UN's child mortality report
India is among the few countries in the world where, in 2018, the mortality under-5 years of girls, exceeded that of boys, according to the ‘Levels and Trends in Child Mortality’ report by the United Nations (UN) inter-agency group for child mortality. The global report states that in 2018 fewer countries showed gender disparities in child mortality, and across the world, on average, boys are expected to have a higher probability of dying before reaching age-5 than girls. But this trend was not reflected in India.
- In some countries, the risk of dying before age 5 for girls is significantly higher than what would be expected based on global patterns. These countries are primarily located in Southern Asia and Western Asia, said the report.
- According to India’s 2017 Sample Registration System (SRS) the States with the highest burden of neonatal mortality are Madhya Pradesh, Odisha and Uttar Pradesh with 32, 33 and 30 neonatal deaths per 1,000 live births, respectively. India’s neonatal mortality rate is 23 per 1,000 live births.

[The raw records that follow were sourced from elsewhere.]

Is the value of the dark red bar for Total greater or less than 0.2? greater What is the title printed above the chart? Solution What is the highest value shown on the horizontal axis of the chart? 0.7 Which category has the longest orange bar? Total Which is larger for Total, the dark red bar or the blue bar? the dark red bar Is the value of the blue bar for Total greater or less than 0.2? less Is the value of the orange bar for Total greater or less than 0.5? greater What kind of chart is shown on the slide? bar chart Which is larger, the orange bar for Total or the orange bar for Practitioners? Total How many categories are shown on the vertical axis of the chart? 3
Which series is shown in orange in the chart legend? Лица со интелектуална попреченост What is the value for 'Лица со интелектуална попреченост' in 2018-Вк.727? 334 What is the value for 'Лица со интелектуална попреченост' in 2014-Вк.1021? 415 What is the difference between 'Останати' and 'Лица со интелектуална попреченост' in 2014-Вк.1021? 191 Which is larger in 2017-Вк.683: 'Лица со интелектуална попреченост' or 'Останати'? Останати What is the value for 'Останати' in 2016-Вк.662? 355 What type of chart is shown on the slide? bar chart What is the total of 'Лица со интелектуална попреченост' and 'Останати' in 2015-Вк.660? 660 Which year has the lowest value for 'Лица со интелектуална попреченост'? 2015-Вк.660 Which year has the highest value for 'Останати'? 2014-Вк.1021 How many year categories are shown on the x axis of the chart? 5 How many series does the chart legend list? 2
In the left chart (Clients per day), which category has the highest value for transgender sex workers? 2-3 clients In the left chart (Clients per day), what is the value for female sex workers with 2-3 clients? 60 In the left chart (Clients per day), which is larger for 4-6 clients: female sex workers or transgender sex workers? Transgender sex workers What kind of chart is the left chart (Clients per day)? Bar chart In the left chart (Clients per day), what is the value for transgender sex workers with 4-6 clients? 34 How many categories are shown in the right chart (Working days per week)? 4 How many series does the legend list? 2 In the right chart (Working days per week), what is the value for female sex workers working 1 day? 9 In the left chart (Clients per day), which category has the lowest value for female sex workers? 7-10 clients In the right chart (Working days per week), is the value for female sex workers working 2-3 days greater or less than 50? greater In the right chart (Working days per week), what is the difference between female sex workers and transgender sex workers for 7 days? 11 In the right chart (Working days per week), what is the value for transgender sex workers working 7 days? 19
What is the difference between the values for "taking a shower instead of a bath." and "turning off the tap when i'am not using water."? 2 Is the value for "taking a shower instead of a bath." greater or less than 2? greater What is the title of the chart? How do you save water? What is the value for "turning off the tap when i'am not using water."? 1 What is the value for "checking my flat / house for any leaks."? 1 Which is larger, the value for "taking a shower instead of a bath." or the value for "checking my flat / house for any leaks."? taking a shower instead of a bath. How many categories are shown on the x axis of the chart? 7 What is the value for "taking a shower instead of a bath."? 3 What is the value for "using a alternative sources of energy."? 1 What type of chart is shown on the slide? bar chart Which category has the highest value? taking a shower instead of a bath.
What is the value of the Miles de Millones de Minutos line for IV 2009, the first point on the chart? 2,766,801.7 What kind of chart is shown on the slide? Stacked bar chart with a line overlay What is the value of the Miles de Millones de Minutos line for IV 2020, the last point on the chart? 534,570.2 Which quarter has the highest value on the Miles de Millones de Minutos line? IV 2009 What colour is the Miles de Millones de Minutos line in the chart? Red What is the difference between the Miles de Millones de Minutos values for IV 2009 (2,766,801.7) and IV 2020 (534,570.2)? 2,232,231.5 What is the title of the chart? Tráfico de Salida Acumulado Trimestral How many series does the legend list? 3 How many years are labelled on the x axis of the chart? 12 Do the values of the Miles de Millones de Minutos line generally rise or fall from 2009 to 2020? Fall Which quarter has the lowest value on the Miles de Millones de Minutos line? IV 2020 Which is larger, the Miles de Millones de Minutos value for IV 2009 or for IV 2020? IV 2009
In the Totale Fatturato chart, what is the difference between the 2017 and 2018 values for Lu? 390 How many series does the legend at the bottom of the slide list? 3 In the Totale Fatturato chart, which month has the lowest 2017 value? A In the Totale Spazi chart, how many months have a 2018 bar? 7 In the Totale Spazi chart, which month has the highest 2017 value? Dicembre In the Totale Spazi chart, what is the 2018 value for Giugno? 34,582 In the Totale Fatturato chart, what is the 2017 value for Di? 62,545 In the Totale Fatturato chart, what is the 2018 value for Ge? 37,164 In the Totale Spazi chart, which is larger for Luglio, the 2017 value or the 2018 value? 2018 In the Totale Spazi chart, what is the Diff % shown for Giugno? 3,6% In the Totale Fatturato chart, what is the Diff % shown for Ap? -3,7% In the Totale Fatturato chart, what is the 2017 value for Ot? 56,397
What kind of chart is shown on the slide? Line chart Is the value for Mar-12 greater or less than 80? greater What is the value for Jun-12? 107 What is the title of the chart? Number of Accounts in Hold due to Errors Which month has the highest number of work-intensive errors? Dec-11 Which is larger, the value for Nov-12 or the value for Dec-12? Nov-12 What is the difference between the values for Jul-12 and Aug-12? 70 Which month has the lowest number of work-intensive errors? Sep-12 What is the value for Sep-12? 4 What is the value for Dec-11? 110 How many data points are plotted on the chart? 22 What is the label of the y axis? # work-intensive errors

- Also States and Union Territories, Jharkhand, Bihar and Uttarakhand showed the largest gender gaps in under-5 mortality.
- The burden of child mortality is determined both by the mortality rate (the proportion of children who die) and by the estimated population of any given State (total number of annual births).
- In this sense, Uttar Pradesh is the State with the highest number of estimated newborn deaths in India, both because of the high neonatal mortality rate and because of the large cohort of births that occur every year in the State, noted information released by UNICEF (United Nations Children’s Fund).
- According to the report, half of all under-5 deaths in 2018 occurred in five countries: India, Nigeria, Pakistan, the Democratic Republic of the Congo and Ethiopia. India and Nigeria alone account for about a third.
- Estimates indicate that the majority of child mortality cases in India are attributable to deaths during the neonatal period. The major causes of neonatal mortality are pre-term birth, intrapartum related events, and neonatal infection. In the post-neonatal period, the major direct causes of death are diarrhoea and pneumonia.
- The report adds that despite the tremendous progress in child survival that has been made over the past two decades, one child or young adolescent died every five seconds in 2018.
- Globally, 85% of deaths among children and young adolescents in 2018 occurred in the first five years of life, accounting for 5.3 million deaths, of which 2.5 million (47%) occurred in the first month of life, 1.5 million (29%) at age 1-11 months, and 1.3 million (25%) at age 1-4 years. An additional 0.9 million deaths occurred among children aged 5-14 years, noted the report.
- The report adds that it is urgently required to further accelerate progress in preventing child deaths.
- Current trends predict that close to 10 million 5- to 14-year-olds, and 52 million children under 5 years of age, will die between 2019 and 2030.
- Almost half of these under-5 deaths will be newborns whose deaths can be prevented by reaching high coverage of quality antenatal care, skilled care at birth, postnatal care for mother and baby, and care of small and sick newborns, said the study.